→ **TASK REQUIREMENTS**
Please quote every row below verbatim, leaving the pictures out.

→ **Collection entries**
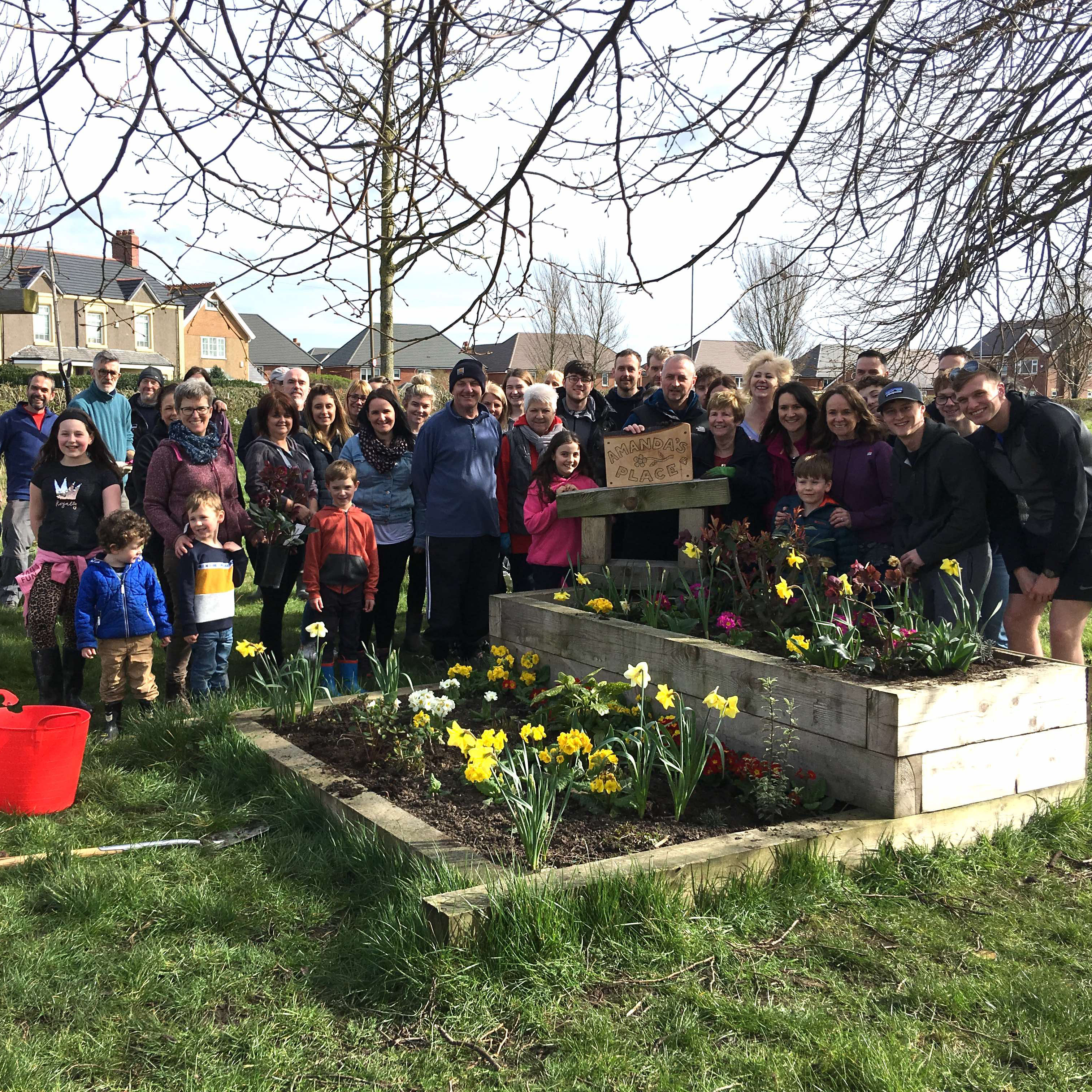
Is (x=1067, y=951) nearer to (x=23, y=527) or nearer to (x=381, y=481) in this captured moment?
(x=381, y=481)

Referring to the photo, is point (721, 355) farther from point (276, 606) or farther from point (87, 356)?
point (276, 606)

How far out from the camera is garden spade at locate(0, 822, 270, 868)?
151 inches

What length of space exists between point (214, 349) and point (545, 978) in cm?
5730

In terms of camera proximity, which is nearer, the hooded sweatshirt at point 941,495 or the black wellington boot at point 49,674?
the hooded sweatshirt at point 941,495

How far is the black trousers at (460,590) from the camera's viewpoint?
22.0 ft

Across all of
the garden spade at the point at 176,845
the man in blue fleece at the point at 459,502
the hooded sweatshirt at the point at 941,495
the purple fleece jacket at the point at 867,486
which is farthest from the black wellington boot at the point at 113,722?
the hooded sweatshirt at the point at 941,495

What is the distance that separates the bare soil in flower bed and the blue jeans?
1262 millimetres

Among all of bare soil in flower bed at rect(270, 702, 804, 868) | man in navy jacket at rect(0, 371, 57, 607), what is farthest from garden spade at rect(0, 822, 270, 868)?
man in navy jacket at rect(0, 371, 57, 607)

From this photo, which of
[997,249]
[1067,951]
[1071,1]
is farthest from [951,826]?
[1071,1]

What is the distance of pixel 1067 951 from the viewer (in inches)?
128

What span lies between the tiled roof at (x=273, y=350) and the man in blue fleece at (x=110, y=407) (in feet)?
184

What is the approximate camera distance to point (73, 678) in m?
5.78

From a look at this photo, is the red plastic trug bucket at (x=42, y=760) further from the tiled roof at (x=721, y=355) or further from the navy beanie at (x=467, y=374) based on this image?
the tiled roof at (x=721, y=355)

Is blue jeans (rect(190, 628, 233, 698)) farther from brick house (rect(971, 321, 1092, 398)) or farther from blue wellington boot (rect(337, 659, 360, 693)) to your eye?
brick house (rect(971, 321, 1092, 398))
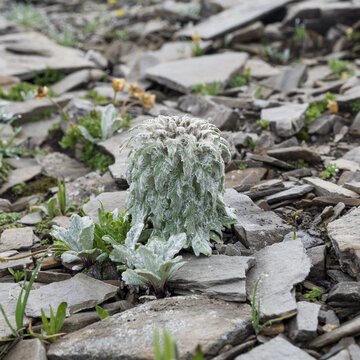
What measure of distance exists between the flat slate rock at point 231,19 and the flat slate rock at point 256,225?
5.93 m

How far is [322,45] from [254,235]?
22.0 feet

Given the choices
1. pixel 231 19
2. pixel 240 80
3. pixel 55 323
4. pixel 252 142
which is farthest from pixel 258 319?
pixel 231 19

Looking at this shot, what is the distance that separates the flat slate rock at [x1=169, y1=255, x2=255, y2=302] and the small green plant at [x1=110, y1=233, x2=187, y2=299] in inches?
4.4

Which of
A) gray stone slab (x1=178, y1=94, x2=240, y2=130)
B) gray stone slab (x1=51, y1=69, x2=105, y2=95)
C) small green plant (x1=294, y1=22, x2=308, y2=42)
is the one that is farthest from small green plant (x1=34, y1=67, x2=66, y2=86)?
small green plant (x1=294, y1=22, x2=308, y2=42)

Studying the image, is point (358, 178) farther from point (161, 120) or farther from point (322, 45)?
point (322, 45)

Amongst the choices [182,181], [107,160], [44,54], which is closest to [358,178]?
[182,181]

→ **EXERCISE RESULT**
Is (x=1067, y=951) nearer to (x=23, y=527) or nearer to (x=381, y=481) in this captured moment?
(x=381, y=481)

Referring to the photo, is point (721, 355) farther from point (276, 606) or farther from point (87, 356)?
point (276, 606)

How far out from the camera is garden spade at locate(0, 822, 270, 868)?
151 inches

What length of space exists between point (214, 349) and point (545, 978) in cm?
5730

In terms of camera proximity, which is nearer, the hooded sweatshirt at point 941,495 or the black wellington boot at point 49,674?
the hooded sweatshirt at point 941,495

How far is the black trousers at (460,590) from the camera's viewpoint?
22.0 ft

Across all of
the garden spade at the point at 176,845
the man in blue fleece at the point at 459,502
the hooded sweatshirt at the point at 941,495
the purple fleece jacket at the point at 867,486
which is farthest from the black wellington boot at the point at 113,722?
the hooded sweatshirt at the point at 941,495

What is the distance that separates the bare soil in flower bed and the blue jeans?
1262 millimetres

Among all of bare soil in flower bed at rect(270, 702, 804, 868) | man in navy jacket at rect(0, 371, 57, 607), what is farthest from garden spade at rect(0, 822, 270, 868)?
man in navy jacket at rect(0, 371, 57, 607)

From this photo, which of
[997,249]
[1067,951]
[1071,1]
is farthest from [951,826]?
[1071,1]

What is the distance of pixel 1067 951 from the viewer (in inches)?
128

What span lies between the tiled roof at (x=273, y=350) and the man in blue fleece at (x=110, y=407) (in feet)?
184

What is the approximate camera distance to point (73, 678) in m?
5.78

From a look at this photo, is the red plastic trug bucket at (x=42, y=760) further from the tiled roof at (x=721, y=355) or further from the navy beanie at (x=467, y=374) based on this image?
the tiled roof at (x=721, y=355)

Is blue jeans (rect(190, 628, 233, 698)) farther from brick house (rect(971, 321, 1092, 398)) or farther from blue wellington boot (rect(337, 659, 360, 693)) to your eye?
brick house (rect(971, 321, 1092, 398))
What measure of distance exists between the flat slate rock at point 231,19 and the flat slate rock at point 256,225?
5.93 m

How far is [322,45] from [254,235]?
22.0 feet

Given the choices
1. pixel 231 19
2. pixel 240 80
3. pixel 55 323
4. pixel 252 142
which is farthest from pixel 258 319?
pixel 231 19

Looking at this shot, what is the distance that separates the flat slate rock at [x1=169, y1=255, x2=255, y2=302] and the small green plant at [x1=110, y1=233, x2=187, y2=299] in inches?
4.4

Which of
A) gray stone slab (x1=178, y1=94, x2=240, y2=130)
B) gray stone slab (x1=51, y1=69, x2=105, y2=95)
C) small green plant (x1=294, y1=22, x2=308, y2=42)
is the one that is farthest from small green plant (x1=34, y1=67, x2=66, y2=86)?
small green plant (x1=294, y1=22, x2=308, y2=42)

Studying the image, is point (358, 178) farther from point (161, 120) or farther from point (322, 45)?
point (322, 45)

Amongst the choices [182,181], [107,160], [44,54], which is closest to [358,178]?
[182,181]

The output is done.